C'est le récit de sa rencontre avec la belle Ellie (Hayleh Mills), héritière américaine, sixième ou seizième fortune du monde, que Michael entreprend.
Comment il s'est marié et bâti un rêve de cocagne grâce à un architecte célèbre étrangement nommé Santonix (le Suédois Per Oscarsson) : la demeure hyper contemporaine de Gypsy's Acre - autrement dit, la demeure de ceux qui n'en ont pas. Et comment tout ça était du vent. Une carte postale. Un fantasme de jeunes mâles qui n'ont rien.
Comment, alors qu'il aurait pu tout avoir et vivre heureux avec Ellie - elle l'aimait -, il a préféré tout détruire, pour la beauté du geste. Glisser du cyanure dans sa gélule à la place de l'antihistaminique (la frêle Ellie était allergique au pollen). Le ver était dans la pomme. Le conte de fées et de sorcières a perverti ce qui aurait pu n'être qu'un film socialement irréaliste.
La sorcière, le jeune chauffeur l'avait précédemment rencontrée dans un musée d'Amsterdam, devant un tableau de Rembrandt : il s'agissait de la gouvernante d'Ellie, la belle et dangereuse Greta (Britt Ekland, sirène déjà dans The Wicker man et Antigone dans Les Cannibales de Caviani, celle à travers qui la tragédie s'accomplit). C'est avec elle qu'il avait ourdi sa machination. Devenir veuf, tout ramasser. Avoir sa propre Rolls, se faire conduire.

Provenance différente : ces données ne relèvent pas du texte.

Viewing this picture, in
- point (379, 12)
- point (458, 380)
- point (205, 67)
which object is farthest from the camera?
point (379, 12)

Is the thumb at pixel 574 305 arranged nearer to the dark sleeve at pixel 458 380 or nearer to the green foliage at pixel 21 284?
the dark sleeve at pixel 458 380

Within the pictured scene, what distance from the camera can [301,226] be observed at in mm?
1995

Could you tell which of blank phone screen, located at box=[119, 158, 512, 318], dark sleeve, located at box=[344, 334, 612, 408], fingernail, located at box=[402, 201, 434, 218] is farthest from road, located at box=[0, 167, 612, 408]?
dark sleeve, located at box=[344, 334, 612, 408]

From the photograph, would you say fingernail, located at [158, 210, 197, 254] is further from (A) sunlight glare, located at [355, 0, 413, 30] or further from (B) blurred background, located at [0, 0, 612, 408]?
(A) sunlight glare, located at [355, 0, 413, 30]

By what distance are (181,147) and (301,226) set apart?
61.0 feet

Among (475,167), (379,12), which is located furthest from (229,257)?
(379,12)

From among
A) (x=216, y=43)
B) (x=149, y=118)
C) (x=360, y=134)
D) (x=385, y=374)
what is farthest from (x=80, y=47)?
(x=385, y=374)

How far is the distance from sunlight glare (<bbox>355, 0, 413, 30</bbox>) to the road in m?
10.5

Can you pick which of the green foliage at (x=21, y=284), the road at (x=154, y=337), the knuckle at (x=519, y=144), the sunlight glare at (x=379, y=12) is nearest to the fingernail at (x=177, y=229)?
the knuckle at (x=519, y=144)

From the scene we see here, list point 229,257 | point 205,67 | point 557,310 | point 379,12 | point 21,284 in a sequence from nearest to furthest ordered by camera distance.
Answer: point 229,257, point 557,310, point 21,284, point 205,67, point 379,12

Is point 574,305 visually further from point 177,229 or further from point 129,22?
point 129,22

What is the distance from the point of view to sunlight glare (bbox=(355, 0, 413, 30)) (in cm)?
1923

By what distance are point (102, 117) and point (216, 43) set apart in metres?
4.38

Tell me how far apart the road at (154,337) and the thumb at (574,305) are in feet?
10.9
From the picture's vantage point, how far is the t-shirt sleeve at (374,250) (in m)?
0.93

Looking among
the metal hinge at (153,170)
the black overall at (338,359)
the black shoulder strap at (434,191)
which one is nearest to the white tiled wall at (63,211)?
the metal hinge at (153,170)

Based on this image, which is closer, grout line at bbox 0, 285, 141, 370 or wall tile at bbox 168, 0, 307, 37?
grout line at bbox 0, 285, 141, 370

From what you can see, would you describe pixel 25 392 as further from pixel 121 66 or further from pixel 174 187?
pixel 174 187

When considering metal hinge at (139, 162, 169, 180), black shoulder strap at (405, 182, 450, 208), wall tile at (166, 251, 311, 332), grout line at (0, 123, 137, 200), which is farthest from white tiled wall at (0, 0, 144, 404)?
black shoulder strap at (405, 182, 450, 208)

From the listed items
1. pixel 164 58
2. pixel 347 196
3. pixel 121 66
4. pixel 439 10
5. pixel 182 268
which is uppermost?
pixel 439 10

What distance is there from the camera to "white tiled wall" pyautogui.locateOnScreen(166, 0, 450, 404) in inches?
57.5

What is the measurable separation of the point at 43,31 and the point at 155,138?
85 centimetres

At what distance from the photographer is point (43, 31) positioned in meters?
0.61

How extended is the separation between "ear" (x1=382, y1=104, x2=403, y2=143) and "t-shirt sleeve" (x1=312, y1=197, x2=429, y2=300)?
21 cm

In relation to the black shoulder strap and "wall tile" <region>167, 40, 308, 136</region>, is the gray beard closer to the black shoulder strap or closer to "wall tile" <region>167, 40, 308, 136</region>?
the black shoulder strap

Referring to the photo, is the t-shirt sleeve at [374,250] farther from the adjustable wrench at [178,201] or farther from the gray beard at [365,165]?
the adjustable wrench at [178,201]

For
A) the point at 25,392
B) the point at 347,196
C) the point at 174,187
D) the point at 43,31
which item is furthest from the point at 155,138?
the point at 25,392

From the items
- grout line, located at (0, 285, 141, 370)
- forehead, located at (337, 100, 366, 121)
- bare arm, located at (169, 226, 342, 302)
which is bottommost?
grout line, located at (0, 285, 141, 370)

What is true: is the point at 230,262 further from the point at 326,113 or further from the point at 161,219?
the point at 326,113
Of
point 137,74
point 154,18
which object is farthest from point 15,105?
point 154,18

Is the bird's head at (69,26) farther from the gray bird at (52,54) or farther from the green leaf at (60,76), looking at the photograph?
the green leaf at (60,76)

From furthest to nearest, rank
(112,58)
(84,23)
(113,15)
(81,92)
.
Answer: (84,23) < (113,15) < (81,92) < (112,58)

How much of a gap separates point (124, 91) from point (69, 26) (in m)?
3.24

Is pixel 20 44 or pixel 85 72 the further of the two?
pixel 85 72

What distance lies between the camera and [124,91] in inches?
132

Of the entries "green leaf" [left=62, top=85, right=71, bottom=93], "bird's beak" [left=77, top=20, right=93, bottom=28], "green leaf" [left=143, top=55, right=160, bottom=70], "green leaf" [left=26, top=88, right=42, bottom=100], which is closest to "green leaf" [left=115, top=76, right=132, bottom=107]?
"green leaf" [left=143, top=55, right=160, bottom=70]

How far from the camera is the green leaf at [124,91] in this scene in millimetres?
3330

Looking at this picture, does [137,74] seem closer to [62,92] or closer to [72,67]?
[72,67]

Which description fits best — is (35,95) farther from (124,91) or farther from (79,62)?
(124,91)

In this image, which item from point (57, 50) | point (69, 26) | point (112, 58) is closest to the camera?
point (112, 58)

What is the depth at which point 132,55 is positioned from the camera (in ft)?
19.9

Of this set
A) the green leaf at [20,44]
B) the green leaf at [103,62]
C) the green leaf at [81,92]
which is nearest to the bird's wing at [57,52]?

Mais ça, le spectateur ne l'apprend qu'à la fin. La sorcière est toujours plus sexy que la fée, même les miroirs sont d'accord.
Quand se produit l'empoisonnement d'Ellie, Michael, qu'on avait pris jusqu'ici pour un romantique épris d'une milliardaire, est en train d'acheter, aux enchères, une oeuvre d'art. Une table qu'il veut lui offrir pour son anniversaire. Sauf que celle-ci ne vaut que quelques livres et qu'elle est en papier-mâché. Vraiment, un film étrange.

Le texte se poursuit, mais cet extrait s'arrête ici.